SAT JUNE 06 2026-theGBJournal| Nigeria’s naira strengthened for a second consecutive week, gaining 1.0% against the U.S. dollar in the official foreign-exchange market to close at NGN1,361.00/USD, as robust offshore inflows linked to the Central Bank of Nigeria’s Open Market Operation (OMO) auction helped offset prevailing domestic demand pressures.
Market participants attributed the currency’s appreciation largely to foreign portfolio inflows generated by Tuesday’s OMO sale, which boosted hard-currency liquidity and improved supply conditions in the foreign-exchange market.
The inflows came amid sustained investor interest in Nigeria’s high-yield fixed-income instruments, reinforcing confidence in the naira and easing pressure on the local currency.
Supporting the positive sentiment, Nigeria’s gross external reserves rose by $456.73 million to $50.04 billion as of June 4, 2026, extending their upward trajectory for a fourth consecutive week.
The continued accumulation of reserves is expected to strengthen the Central Bank’s capacity to support market liquidity and absorb potential external shocks, while providing additional backing for exchange-rate stability.
The improvement in foreign-exchange fundamentals was also reflected in the derivatives market, where forward contracts recorded broad-based gains across all tenors. The one-month forward rate appreciated by 0.8% to NGN1,385.94/USD, while the three-month contract strengthened by 0.9% to NGN1,423.93/USD.

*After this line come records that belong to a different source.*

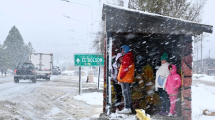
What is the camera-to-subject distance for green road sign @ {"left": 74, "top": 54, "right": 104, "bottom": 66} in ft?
47.0

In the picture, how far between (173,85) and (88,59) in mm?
7907

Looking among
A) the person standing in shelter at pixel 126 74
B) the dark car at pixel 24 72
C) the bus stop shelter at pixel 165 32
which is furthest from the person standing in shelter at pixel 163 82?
the dark car at pixel 24 72

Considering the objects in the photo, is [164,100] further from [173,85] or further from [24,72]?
[24,72]

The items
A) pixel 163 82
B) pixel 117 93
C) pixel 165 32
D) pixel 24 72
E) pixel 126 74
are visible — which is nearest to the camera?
pixel 165 32

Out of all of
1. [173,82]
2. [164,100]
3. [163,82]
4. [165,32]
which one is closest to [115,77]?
[163,82]

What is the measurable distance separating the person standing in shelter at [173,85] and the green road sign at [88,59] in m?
7.62

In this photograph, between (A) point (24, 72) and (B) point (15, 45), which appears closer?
(A) point (24, 72)

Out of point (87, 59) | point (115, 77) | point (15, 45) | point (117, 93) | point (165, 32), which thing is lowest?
point (117, 93)

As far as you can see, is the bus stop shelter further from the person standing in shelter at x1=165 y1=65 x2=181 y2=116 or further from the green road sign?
the green road sign

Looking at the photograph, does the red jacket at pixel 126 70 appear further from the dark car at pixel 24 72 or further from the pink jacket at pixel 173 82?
the dark car at pixel 24 72

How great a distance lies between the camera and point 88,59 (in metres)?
14.5

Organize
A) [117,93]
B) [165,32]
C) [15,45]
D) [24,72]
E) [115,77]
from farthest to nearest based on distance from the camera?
[15,45] → [24,72] → [117,93] → [115,77] → [165,32]

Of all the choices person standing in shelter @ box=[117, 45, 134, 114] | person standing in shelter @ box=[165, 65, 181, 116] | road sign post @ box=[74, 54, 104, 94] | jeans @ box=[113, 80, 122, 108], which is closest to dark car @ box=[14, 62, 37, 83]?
road sign post @ box=[74, 54, 104, 94]

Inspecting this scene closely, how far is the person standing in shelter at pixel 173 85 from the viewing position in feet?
23.6
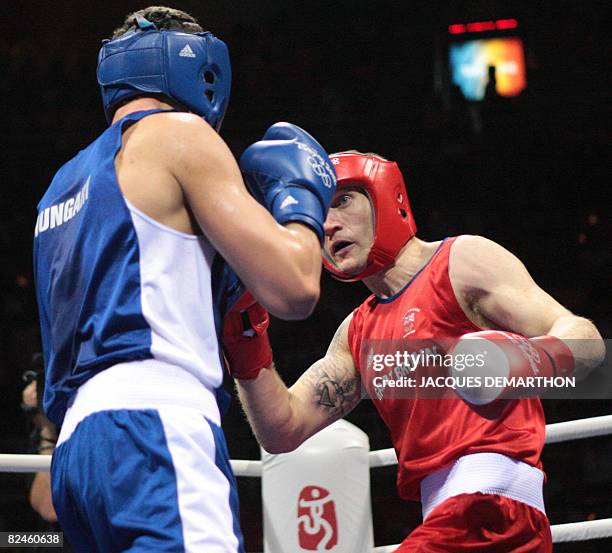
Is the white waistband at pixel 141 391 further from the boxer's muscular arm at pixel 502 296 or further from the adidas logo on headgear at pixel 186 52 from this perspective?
the boxer's muscular arm at pixel 502 296

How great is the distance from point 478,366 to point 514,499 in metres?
0.66

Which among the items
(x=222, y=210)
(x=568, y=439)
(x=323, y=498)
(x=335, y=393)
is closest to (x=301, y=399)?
(x=335, y=393)

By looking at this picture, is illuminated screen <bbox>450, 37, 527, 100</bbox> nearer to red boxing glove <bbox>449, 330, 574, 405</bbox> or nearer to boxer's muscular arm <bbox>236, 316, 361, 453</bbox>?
boxer's muscular arm <bbox>236, 316, 361, 453</bbox>

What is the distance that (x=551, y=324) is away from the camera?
7.27 feet

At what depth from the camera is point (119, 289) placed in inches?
58.8

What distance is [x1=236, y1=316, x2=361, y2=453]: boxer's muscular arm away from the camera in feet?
7.57

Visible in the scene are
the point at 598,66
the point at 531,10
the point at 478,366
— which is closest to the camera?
the point at 478,366

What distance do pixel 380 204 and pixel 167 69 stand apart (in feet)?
3.78

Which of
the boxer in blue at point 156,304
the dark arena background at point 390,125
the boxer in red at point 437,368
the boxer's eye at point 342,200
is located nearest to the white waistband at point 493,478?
the boxer in red at point 437,368

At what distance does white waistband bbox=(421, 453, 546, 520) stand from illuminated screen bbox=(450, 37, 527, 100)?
21.2 feet

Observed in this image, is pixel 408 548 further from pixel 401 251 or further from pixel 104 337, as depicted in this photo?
pixel 104 337

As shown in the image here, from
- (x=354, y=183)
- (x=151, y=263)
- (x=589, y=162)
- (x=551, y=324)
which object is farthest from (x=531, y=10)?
(x=151, y=263)

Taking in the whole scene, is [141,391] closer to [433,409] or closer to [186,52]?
[186,52]

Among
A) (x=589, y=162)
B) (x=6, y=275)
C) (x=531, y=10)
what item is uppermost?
(x=531, y=10)
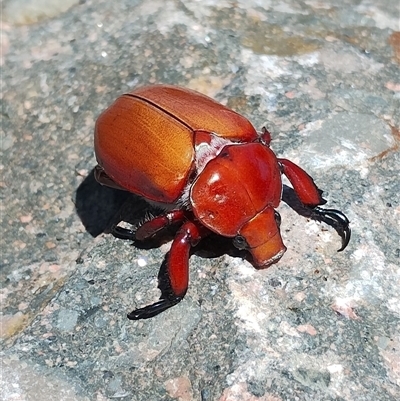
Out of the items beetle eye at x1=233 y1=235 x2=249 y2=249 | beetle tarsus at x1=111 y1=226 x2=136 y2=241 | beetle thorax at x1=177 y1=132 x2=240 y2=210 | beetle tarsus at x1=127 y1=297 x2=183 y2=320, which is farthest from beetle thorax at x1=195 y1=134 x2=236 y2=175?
beetle tarsus at x1=127 y1=297 x2=183 y2=320

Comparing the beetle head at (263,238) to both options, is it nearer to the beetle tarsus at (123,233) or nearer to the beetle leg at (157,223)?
the beetle leg at (157,223)

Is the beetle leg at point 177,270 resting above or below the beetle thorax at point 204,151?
below

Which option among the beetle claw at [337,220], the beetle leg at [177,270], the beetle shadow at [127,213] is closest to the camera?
the beetle leg at [177,270]

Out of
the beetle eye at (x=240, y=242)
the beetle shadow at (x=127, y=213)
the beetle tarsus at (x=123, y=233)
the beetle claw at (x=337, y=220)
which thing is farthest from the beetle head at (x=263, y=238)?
the beetle tarsus at (x=123, y=233)

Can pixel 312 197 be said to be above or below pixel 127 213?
above

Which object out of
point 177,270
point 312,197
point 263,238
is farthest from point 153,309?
point 312,197

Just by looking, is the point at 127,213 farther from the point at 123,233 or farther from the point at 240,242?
the point at 240,242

Longer-dated contracts posted even stronger gains, with the six-month forward rate advancing 1.0% to NGN1,477.71/USD and the one-year contract rising 1.2% to NGN1,585.65/USD.
The synchronized appreciation across the forward curve signals improving market expectations for naira stability over the medium term and suggests investors are pricing in continued foreign-exchange inflows and tighter liquidity management by monetary authorities.

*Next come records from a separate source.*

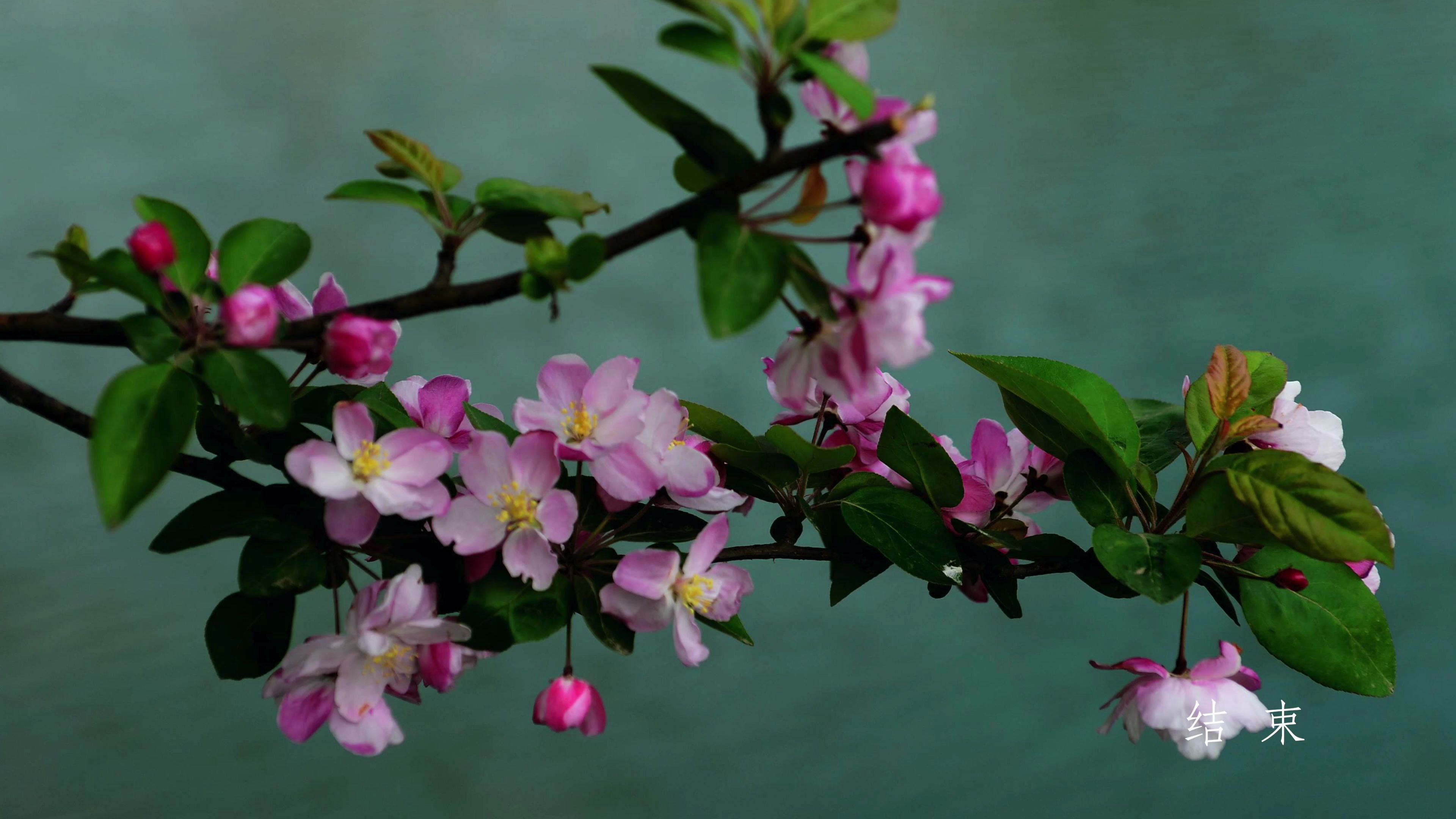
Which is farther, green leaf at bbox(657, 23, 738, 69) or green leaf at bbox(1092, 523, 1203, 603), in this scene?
green leaf at bbox(1092, 523, 1203, 603)

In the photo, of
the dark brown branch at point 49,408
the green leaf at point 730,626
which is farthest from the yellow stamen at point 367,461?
the green leaf at point 730,626

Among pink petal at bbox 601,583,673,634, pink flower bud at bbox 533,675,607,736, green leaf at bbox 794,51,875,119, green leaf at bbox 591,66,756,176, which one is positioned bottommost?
pink flower bud at bbox 533,675,607,736

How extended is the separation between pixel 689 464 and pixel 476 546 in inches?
5.6

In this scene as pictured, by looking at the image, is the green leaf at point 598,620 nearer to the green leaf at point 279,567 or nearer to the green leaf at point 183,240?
the green leaf at point 279,567

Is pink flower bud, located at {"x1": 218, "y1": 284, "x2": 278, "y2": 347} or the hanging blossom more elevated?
pink flower bud, located at {"x1": 218, "y1": 284, "x2": 278, "y2": 347}

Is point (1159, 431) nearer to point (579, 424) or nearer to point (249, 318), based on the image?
point (579, 424)

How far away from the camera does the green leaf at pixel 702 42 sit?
56 cm

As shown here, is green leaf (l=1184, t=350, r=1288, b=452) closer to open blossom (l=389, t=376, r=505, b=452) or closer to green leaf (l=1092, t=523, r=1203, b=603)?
green leaf (l=1092, t=523, r=1203, b=603)

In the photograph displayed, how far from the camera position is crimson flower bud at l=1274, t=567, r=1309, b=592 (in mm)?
833

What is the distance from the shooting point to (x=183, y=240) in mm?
693

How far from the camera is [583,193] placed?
747 mm

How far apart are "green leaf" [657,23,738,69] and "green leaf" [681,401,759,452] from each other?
1.12 feet

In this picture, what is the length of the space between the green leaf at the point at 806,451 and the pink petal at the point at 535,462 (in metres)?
0.17

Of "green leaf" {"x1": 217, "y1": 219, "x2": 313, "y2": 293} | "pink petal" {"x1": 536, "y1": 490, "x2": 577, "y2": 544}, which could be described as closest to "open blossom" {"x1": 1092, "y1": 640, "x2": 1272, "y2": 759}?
"pink petal" {"x1": 536, "y1": 490, "x2": 577, "y2": 544}
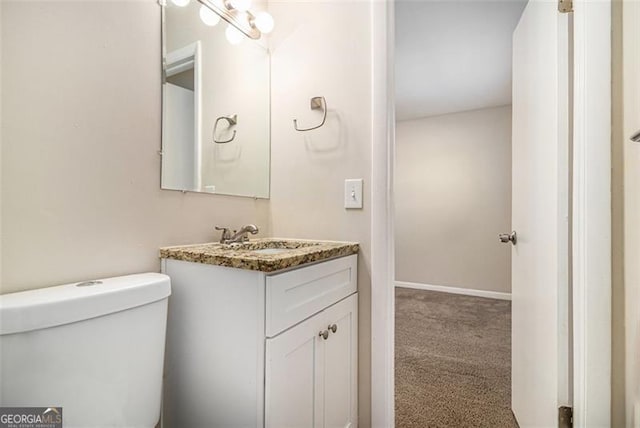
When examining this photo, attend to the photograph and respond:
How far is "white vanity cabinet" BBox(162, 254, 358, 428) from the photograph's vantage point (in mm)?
837

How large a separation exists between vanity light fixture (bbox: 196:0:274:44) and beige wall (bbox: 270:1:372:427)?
0.13m

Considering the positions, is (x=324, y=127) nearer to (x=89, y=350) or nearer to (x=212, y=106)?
(x=212, y=106)

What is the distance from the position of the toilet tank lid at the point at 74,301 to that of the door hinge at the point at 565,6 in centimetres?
155

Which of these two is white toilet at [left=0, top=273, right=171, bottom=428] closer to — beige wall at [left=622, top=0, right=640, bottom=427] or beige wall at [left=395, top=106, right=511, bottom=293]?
beige wall at [left=622, top=0, right=640, bottom=427]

The naira’s performance comes as policymakers seek to consolidate gains from ongoing reforms aimed at improving market transparency, attracting foreign capital and rebuilding external buffers.
With reserves now back above the $50 billion threshold and foreign participation in local debt markets remaining strong, analysts expect the currency to remain supported in the near term, although sustained stability will depend on the durability of portfolio inflows and broader external market conditions.